Schema coverage is 100%, so baseline is 3. The description adds value beyond the schema by explaining the search parameter covers email/name/phone, defining sort option semantics ('recent' = last transaction, 'revenue' = most spent, 'transactions' = most active), and clarifying environment override behavior. This enriches parameter understanding.

Input schemas describe structure but not intent. Descriptions should explain non-obvious parameter relationships and valid value ranges.

Purpose5/5

Does the description clearly state what the tool does and how it differs from similar tools?

The description explicitly states the tool lists customers who have completed at least one non-validation transaction, distinguishing it from sibling tools like deonpay_get_customer (single customer) or deonpay_list_customer_subscriptions. The verb 'list' and resource 'customers' are clear, with no ambiguity.

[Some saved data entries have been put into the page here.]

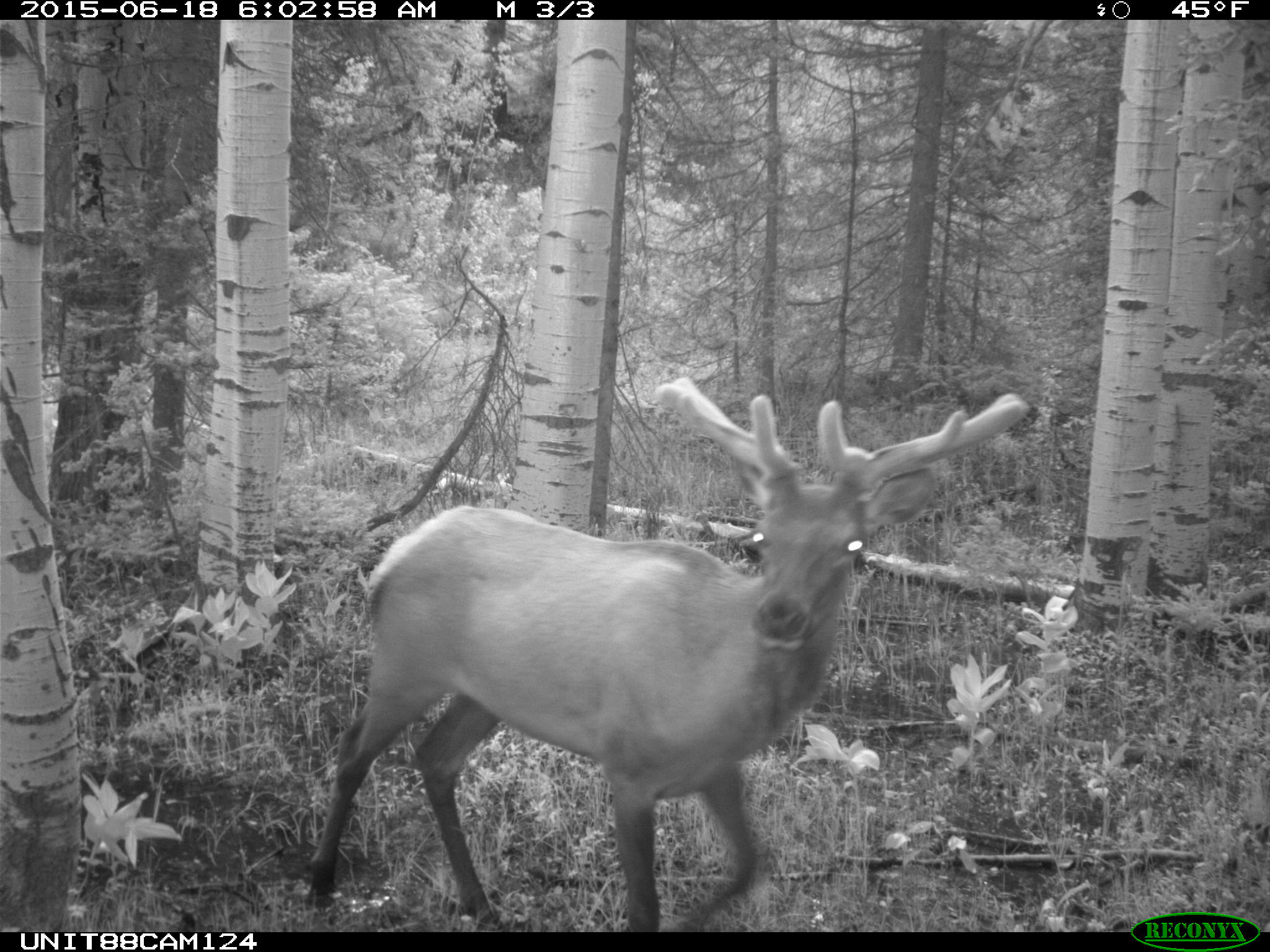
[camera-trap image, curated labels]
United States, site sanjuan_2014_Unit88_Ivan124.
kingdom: Animalia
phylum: Chordata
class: Mammalia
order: Artiodactyla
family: Cervidae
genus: Cervus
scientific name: Cervus elaphus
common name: red deer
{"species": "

Agents choose between tools based on descriptions. A clear purpose with a specific verb and resource helps agents select the right tool.

Usage Guidelines4/5

Does the description explain when to use this tool, when not to, or what alternatives exist?

The description provides example questions that the tool can answer (e.g., 'who are my top customers', 'find customers with email containing X'), giving clear guidance on when to use it. However, it lacks explicit guidance on when not to use it or alternatives, though sibling names hint at other tools.

Agents often have multiple tools that could apply. Explicit usage guidance like "use X instead of Y when Z" prevents misuse.